Given passage:
= = = = = = =

Katie and I ran two sessions at SciO: A comic-drawing workshop and a discussion on the role of comics in science communication. Both of them went swimmingly, and were well received by those in attendance. The discussion ranged from problems of accuracy vs artistic license to how non-artists can approach artists to commissions. It was a lot of fun and great to work with Katie in person. If you want a recap of some of the comics we showcased, Alan Boyle* over at NBC’s Cosmic Log posted a great wrap-up. Then, a late addition as co-moderator of the Art as Science Outreach discussion, brought my grand total to three sessions led this year. Considering it was not only my first Science Online, but also my first time ever speaking at a conference, I’ll allow myself to be impressed. Just a little.
I was also impressed by how many artists were in attendance, and by the number of sessions that focused on communicating science using media other than text. SciArtists included Glendon Mellow and Kalliopi Monoyios of Symbiartic, Henry Reich of MinutePhysics**, science illustrator Emily Coren, Michele Banks of Artologica, Steve D and Katy Chalmers from Mad Art Lab, and many more. It wasn’t just visual artists, either. Story Collider co-founder Ben Lillie and producer Rose Eveleth led the Beyond Text discussion, which took an enlightening look into the nuts and bolts of using video or radio/podcasting to communicate narratives. Read the Storify here.

= = = = = = =

Given data:
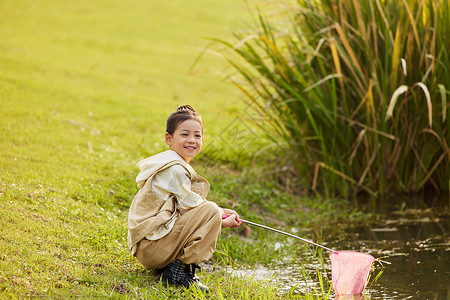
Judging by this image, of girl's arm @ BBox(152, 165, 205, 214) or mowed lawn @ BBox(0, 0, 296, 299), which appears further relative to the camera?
mowed lawn @ BBox(0, 0, 296, 299)

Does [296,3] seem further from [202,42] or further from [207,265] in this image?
[202,42]

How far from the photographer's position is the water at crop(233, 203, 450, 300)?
11.5 ft

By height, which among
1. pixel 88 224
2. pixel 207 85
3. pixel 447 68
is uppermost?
pixel 447 68

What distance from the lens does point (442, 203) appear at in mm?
5125

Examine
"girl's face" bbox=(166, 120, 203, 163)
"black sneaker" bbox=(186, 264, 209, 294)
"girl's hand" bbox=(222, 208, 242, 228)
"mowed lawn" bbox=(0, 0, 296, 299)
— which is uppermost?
"girl's face" bbox=(166, 120, 203, 163)

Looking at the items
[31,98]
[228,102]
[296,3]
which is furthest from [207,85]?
[296,3]

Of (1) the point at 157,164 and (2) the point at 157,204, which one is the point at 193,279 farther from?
(1) the point at 157,164

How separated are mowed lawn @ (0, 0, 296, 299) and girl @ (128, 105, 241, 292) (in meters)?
0.18

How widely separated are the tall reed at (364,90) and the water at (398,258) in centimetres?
48

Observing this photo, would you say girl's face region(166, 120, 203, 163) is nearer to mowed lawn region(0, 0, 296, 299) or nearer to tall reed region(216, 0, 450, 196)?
mowed lawn region(0, 0, 296, 299)

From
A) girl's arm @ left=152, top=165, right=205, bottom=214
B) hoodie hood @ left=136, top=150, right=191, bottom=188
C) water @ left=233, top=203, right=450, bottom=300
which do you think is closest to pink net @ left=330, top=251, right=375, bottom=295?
water @ left=233, top=203, right=450, bottom=300

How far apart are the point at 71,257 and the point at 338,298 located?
62.9 inches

= = = = = = =

Written problem: Please say who led the Beyond Text discussion, according to the SciO recap.

Answer for this exercise: Story Collider co-founder Ben Lillie and producer Rose Eveleth led it.